Cemitério de Pianos (uma ideia que ficou aquém)

Nos últimos meses tenho-me auto-imposto a finalmente desbravar as obras nacionais contemporâneas, especialmente as de autores masculinos, uma vez que vou tendo mais contacto de uma ou outra forma com as obras de autoras femininas. De João Tordo já li dois livros (nenhum me conquistou por aí além, tenho de insistir), Afonso Cruz já me agarrou com a sua Boneca de Kokoschka e Valter Hugo Mãe anda a piscar-me um olho. José Luís Peixoto andou sempre aqui num limbo mas por fim chegou a sua vez quando “Cemitério de Pianos” foi a leitura do mês do clube do livro da biblioteca da minha cidade.

Gostava de dizer que foi mais uma experiência extremamente positiva mas infelizmente não foi o que aconteceu. Não é de todo uma desistência (até porque tenho mais livros do autor na estante) mas este foi um romance que me desiludiu, mesmo apesar das suas valências.

Foi no dia em que o meu pai correu entre os melhores do mundo (…). Caiu ao fim de trinta quilómetros. Foi rodeado por pessoas que não o conheciam. Foi levado para o hospital. E morreu. Deixou de respirar e de pensar. Não deixou de ser meu pai. Foi no dia em que nasci.

José Luís Peixoto sabe escrever bem, não é preciso uma leiga como eu confirmar tal facto. E também não é a qualidade da sua escrita que ponho em causa neste livro mas sim a estrutura narrativa pela qual optou nesta estória. Vou tentar explicar: a acção é levianamente baseada na vida e morte de Francisco Lázaro, um maratonista português que faleceu algumas horas depois de desmaiar numa prova nos Jogos Olímpicos de Estocolmo em 1912. O autor vai descrevendo episódios da vida de Francisco desde que este nasce até que desfalece na maratona, ao quilómetro trinta, com muita ficção a preencher as lacunas que a sua biografia não preenche ou que o autor preferiu alterar. O problema, para mim, é que a história não se restringe apenas à narrativa desse Francisco Lázaro mas sim de três diferentes Franciscos – o próprio, o seu pai e o seu filho.

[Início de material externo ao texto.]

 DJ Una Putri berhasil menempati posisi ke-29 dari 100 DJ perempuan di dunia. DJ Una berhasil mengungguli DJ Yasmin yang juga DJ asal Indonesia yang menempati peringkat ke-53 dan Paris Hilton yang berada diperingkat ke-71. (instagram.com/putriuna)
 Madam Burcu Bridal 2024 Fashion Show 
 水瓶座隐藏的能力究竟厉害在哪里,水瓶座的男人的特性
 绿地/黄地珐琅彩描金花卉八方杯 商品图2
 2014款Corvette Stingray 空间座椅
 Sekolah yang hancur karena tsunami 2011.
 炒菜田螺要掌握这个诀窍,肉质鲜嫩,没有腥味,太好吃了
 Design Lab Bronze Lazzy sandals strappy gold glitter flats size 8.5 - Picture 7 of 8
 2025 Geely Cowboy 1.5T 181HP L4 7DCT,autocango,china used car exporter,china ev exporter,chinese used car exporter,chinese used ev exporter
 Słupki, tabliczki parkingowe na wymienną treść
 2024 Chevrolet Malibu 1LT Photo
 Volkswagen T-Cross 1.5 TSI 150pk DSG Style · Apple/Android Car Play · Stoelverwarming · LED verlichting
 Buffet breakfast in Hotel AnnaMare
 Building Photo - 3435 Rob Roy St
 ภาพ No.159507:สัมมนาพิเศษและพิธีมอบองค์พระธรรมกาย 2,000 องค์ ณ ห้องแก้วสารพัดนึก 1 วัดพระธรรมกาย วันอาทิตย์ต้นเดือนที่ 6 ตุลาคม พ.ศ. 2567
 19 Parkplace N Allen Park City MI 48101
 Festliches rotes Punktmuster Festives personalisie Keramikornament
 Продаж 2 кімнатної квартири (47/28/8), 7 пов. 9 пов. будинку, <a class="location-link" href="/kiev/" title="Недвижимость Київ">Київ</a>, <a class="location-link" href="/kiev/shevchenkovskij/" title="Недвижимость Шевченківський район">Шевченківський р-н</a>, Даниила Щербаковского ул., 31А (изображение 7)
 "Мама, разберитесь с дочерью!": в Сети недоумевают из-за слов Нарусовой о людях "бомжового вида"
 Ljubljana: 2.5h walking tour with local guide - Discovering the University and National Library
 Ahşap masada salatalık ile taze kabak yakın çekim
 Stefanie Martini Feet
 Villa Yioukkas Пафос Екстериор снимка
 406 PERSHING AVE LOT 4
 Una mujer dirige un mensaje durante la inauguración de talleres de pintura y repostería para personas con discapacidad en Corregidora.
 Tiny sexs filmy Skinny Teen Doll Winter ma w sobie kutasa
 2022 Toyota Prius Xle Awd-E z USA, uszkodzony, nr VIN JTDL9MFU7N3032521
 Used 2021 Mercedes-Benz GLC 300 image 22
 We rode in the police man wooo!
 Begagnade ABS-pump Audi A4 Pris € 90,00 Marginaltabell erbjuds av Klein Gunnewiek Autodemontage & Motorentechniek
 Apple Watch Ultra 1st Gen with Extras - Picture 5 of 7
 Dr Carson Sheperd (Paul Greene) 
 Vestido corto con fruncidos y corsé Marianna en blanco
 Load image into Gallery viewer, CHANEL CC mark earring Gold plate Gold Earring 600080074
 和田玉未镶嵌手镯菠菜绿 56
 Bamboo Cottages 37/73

E é incrível (não no bom sentido, neste caso) o quão confusa e desconexa a leitura rapidamente se torna. Aliás, lendo as críticas do livro e pensando na discussão que tivemos no clube, é óbvio que boa parte dos leitores nem se apercebeu de que estão envolvidos três narradores diferentes ao invés de apenas dois. E não é um erro censurável porque de facto o livro não está acessível a essa compreensão. Só bem depois de lidas metade das páginas é que também juntei as peças. É claro que é intenção do José Luís Peixoto ser repetitivo para ilustrar a perpetuação de nomes, comportamentos e pensamentos ao longo das gerações mas a execução da ideia é defeituosa quando o próprio leitor é incapaz de discernir as vozes dos narradores porque elas são indistinguíveis. Na minha humilde opinião o autor partiu de uma premissa óptima mas talvez demasiado ambiciosa para a altura em que escolheu desenvolvê-la (estamos a falar de um livro de 2006), não ficando à altura da mesma.

Uma parte do meu pai ressuscitava quando me via ao espelho, quando as minhas mãos continuavam a construir tudo aquilo que ele tinha começado. Então, pensava que havia uma parte do meu pai que permanecia em mim e que entregava aos meus filhos para que permanecesse neles até que um dia a começassem a entregar aos netos. O mesmo acontecia com aquilo que era apenas meu, com aquilo que era apenas dos meus filhos e aquilo que era apenas dos meus netos. Repetíamo-nos e afastávamo-nos e aproximávamo-nos. Éramos perpétuos uns nos outros.

Ponto muito positivo para a representação desta figura do desporto nacional que até então me era totalmente desconhecida como acredito que seja para muitos de vocês também. Gosto muito de aprender a ler, acho que para mim ainda é o mais relevante ou já teria deixado de ler José Rodrigues dos Santos há muito tempo. Posto isto, não é de facto um livro que recomende, não é sequer um livro que me apeteça reler nem agora nem nunca. A ideia é interessante mas o desenvolvimento não acompanha e desmotiva um leitor que até poderia ter partido com algum entusiasmo. Tem, no entanto, uma belíssima escrita que espero vir a encontrar nos próximos títulos que irei certamente ler de José Luís Peixoto. “Dentro do Segredo” e “Almoço de Domingo” serão as minhas próximas apostas mas aceito outras sugestões. Este pode não ter sido o mais auspicioso dos começos mas, como tanta coisa na vida, isto não é nenhum sprint, mais uma maratona (wink wink).